A rainha, como costumamos chamá-la, tinha planejado um retorno em grande estilo. Disco novo, estilo novo, espetáculo novo. Mais sensacional do que nunca, ao que tudo indica. Sinto muito, mas os fãs vão ter que esperar! A única coisa que a diva conseguiu fazer para que falassem dela foi desaparecer. Se estou preocupado? Um pouco... Não vou mentir. Mas a Cal já me fez passar por poucas e boas, então não sei se ela não está apenas aprontando mais uma das suas para ter todos os olhares voltados para ela...
Quando fui chamado naquela noite, eu tinha jurado que nunca mais botaria as patas no Ecaesars Palace.
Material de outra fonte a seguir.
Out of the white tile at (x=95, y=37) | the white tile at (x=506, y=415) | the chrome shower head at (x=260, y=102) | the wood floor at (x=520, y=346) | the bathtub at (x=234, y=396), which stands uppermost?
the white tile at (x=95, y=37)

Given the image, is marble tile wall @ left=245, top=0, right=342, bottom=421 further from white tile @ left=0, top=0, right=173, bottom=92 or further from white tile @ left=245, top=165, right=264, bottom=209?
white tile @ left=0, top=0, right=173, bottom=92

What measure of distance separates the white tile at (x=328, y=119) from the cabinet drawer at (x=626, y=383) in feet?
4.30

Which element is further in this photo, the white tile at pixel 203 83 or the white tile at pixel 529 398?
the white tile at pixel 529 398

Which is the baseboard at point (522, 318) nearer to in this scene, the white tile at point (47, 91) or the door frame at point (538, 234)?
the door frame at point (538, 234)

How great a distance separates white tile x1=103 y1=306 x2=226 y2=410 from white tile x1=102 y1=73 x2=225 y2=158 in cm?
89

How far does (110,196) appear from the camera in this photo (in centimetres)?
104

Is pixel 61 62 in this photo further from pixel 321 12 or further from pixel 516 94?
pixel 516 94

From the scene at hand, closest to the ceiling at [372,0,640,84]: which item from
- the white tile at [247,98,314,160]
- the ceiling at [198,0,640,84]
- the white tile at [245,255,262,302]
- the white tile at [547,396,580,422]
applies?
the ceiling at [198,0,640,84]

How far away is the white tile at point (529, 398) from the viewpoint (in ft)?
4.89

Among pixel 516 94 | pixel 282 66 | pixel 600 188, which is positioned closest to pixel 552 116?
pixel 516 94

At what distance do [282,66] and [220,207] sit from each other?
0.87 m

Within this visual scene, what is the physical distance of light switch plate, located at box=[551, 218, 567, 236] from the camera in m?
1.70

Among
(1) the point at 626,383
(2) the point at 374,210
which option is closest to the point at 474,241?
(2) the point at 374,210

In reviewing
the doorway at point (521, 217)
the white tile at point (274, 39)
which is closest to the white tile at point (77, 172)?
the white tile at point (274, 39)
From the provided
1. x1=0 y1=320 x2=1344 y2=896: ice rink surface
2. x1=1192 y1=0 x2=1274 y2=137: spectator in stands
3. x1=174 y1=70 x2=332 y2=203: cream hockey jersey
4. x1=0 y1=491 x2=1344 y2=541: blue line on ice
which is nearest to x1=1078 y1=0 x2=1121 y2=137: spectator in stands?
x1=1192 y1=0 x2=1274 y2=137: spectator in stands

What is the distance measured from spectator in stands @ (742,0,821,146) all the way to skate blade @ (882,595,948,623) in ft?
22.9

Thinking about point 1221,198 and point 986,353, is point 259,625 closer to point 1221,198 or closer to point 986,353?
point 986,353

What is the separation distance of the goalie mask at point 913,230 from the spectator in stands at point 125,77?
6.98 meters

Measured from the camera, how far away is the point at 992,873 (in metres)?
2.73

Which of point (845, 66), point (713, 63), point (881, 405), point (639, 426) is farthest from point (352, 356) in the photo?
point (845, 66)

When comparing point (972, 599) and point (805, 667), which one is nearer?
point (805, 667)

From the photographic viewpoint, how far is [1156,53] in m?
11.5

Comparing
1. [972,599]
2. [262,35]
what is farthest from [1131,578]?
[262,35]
Não era para mim. Não era o meu mundo. A tigresa não me deixava esquecer... Eu estava sossegado, descendo o meu segundo Glutorrum. Era o que eu precisava para esquecer todas as atrocidades que acabam a sua cabeça quando você é da polícia. Mais um gole do bom. Daqueles que esquentam o esôfago e anestesiam o coração. Daqueles que fazem você flutuar. Coberto pelo smog da colina, olhos fechados, a brisa acariciando minha barba de três dias. Eu me sentia bem.
"BAM! BAM! BAM! Inspetor Greyjak! Abra!"
Três porradas na minha porta arruinaram o lamento do trompete de Bullaly, do fabuloso Mank Forgan. Logo na melhor parte. Babacas. Nunca gostei de receber visitas sem aviso, mas... era uma noite diferente.
Poucas vezes vi tanta gente histérica. A Cal conseguiu. Foi muito esperta sumindo do mapa por dez longos anos. Deixar saudades para suscitar o desejo. Sucesso garantido. Sei por experiência própria... Parece que nem tudo estava indo bem. A Cal deu um bolo nos fãs. Também sei como é isso...
Os membros do staff corriam por todo lado. Parecia um formigueiro preparando a chegada da rainha. Só que a rainha tinha desaparecido.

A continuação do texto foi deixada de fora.